Isso tudo para não falar dos incontáveis casos que chegavam no hospital e, quando tentávamos fazer algo, ouvíamos que o paciente não poderia ser internado ou encaminhado a um ambulatório nosso (do hospital em que eu estava) pois ele "não é da região". A conduta acabava sendo um encaminhamento a ser levado na UBS próxima da casa do paciente, seguido de uma nova espera, muitas vezes eterna. O paciente retornava à rede, a um sistema falho e doente onde pessoas correm de hospital em hospital, UBS em UBS, normalmente sem encontrar solução alguma.
No fim de tantos percalços, as alterações nos alunos são visíveis. Somos submetidos a horários esdrúxulos, com rotinas alimentares ridículas. Quando percebia, já estava havia horas sem beber água ou ir ao banheiro. Ao retornar do almoço, escutava reclamações dos pacientes pela demora em serem atendidos, pois na mente deles mesmo 15 minutos de espera a mais para que eu engolisse alguma coisa era inadmissível. Eu não tinha mais um período do dia para ficar sonolenta, mas um cansaço contínuo basal. Meu corpo passou por muitas mudanças em pouco tempo e esse foi o balanço de que me lembro nos últimos dois anos;
- uma crise de cólica renal;
- três infecções de urina;
- crises de asma frequentes, algumas muito mais intensas do que as da adolescência, as quais não ocorriam havia cerca de 8 anos;
- insônia intensa, com necessidade de medicação para conseguir dormir mais do que duas horas;
- transtorno de ansiedade generalizada;
- depressão moderada;
- fobia social;
- crises de pânico;
- quatro burnouts.
Apesar disso tudo, tive a sorte de não perder a empatia, embora sofra as consequências de me deixar envolver tanto com meus pacientes. Talvez, com o tempo, eu consiga aprender a me frustrar menos com as coisas que não consigo mudar, aceitar que não sou infalável e sim uma simples humana.

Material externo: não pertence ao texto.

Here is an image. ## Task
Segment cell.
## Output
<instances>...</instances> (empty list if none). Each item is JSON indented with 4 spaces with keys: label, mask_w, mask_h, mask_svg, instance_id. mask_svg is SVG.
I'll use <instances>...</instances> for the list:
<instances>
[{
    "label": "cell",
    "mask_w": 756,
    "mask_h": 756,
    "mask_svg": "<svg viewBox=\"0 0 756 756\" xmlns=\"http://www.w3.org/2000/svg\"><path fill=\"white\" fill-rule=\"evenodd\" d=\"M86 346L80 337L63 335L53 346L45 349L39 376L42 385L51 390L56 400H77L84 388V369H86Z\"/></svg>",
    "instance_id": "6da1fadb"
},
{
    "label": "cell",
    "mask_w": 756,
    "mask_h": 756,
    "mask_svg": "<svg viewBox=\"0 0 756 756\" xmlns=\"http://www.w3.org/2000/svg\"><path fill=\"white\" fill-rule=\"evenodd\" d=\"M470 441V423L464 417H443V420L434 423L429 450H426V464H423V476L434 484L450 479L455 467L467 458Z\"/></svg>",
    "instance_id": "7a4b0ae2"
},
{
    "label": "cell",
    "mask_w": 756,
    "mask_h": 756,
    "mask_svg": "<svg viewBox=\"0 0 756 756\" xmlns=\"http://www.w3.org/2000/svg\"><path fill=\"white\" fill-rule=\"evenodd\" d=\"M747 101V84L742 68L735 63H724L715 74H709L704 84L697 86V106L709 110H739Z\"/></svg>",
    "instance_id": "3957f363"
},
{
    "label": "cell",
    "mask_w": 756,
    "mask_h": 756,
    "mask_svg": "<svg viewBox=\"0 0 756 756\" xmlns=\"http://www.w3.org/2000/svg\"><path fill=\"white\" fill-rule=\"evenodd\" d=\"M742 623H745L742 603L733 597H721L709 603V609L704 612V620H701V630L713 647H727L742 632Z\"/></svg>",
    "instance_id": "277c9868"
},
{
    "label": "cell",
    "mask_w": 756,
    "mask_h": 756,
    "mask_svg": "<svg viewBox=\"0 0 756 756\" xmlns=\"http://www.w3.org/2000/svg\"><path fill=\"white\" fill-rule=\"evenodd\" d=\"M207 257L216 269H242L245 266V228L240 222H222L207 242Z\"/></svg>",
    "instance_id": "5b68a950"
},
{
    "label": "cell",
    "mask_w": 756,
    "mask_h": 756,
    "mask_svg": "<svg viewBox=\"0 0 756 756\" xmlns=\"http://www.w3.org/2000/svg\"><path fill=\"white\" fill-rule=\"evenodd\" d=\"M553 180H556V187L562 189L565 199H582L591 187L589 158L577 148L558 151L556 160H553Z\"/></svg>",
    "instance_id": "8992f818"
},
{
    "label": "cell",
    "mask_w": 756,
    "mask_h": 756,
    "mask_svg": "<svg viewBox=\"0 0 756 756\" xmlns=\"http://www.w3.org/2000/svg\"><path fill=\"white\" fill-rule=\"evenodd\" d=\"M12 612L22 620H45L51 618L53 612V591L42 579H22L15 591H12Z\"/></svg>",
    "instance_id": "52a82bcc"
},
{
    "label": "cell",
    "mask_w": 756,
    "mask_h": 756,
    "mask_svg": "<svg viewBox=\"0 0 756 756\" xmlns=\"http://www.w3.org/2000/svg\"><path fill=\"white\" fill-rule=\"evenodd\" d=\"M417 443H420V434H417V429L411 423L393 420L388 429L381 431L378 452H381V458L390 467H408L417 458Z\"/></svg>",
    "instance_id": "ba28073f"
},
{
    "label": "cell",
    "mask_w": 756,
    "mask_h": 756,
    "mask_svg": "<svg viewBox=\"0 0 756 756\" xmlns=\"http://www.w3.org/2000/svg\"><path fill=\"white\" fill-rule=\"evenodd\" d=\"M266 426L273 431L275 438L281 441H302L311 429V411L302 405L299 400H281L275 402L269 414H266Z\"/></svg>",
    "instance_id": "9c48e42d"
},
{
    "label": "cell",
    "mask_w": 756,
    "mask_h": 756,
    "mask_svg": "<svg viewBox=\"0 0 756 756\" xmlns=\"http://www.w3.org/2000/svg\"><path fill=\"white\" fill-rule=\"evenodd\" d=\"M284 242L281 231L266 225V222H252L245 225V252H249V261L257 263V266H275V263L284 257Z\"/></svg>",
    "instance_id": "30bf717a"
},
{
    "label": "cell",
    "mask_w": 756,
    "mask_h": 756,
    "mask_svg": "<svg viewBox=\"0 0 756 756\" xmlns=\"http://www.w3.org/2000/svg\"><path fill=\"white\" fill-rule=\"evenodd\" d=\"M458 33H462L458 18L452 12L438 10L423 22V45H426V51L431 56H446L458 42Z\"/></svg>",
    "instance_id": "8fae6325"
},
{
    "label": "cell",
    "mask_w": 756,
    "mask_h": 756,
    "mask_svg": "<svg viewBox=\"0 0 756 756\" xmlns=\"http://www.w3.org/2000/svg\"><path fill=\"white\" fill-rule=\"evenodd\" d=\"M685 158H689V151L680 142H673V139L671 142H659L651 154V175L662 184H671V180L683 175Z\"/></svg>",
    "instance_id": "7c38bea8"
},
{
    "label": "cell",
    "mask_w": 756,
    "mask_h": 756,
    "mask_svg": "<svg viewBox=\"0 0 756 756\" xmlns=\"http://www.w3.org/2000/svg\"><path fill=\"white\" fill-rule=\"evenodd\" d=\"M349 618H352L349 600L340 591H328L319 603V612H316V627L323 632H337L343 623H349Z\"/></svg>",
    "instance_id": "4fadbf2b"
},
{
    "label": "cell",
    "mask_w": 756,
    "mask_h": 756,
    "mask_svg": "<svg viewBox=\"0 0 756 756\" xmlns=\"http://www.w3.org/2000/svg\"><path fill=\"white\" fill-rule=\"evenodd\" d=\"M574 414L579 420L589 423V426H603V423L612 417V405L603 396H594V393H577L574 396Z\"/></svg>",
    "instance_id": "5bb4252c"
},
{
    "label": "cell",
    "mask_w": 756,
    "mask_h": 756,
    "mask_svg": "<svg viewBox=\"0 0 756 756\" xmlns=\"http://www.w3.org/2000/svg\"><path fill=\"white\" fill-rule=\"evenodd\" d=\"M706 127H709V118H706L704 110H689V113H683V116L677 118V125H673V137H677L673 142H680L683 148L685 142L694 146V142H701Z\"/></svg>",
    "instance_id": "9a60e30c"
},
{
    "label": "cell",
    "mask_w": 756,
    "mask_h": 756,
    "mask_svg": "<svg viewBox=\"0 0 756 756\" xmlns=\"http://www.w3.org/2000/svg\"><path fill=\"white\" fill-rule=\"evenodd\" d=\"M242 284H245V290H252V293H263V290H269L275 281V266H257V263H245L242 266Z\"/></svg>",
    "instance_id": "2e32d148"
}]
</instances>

Se sou plenamente apaixonada pela Medicina? Não. Mas gosto do que faço, sinto prazer ao ver que tanto esforço valeu a pena e que posso sim fazer a diferença, mesmo que para poucos. Com a maturidade sei que virá a resiliência e esses sentimentos ruins irão perder tamanha importância, ou pelo menos é nisso que prefiro acreditar.
Não entendam por tudo isso que ser médico é uma profissão odiosa e apenas com sofrimentos. Entendam apenas que é preciso saber tudo que está envolvido e que a vida por esse caminho não é fácil. Gostaria que tivessem me preparado um pouco antes para isso e é por esse mesmo motivo que decidi escrever um pouco da minha experiência. Se forem entrar nessa, que seja por amor e jamais sejam tolos de se negarem a pedir ajuda se acharem necessário. Pedir ajuda não é sinal de fraqueza, é sinal de humanidade, algo que vi muitos perderem por aqui com o tempo.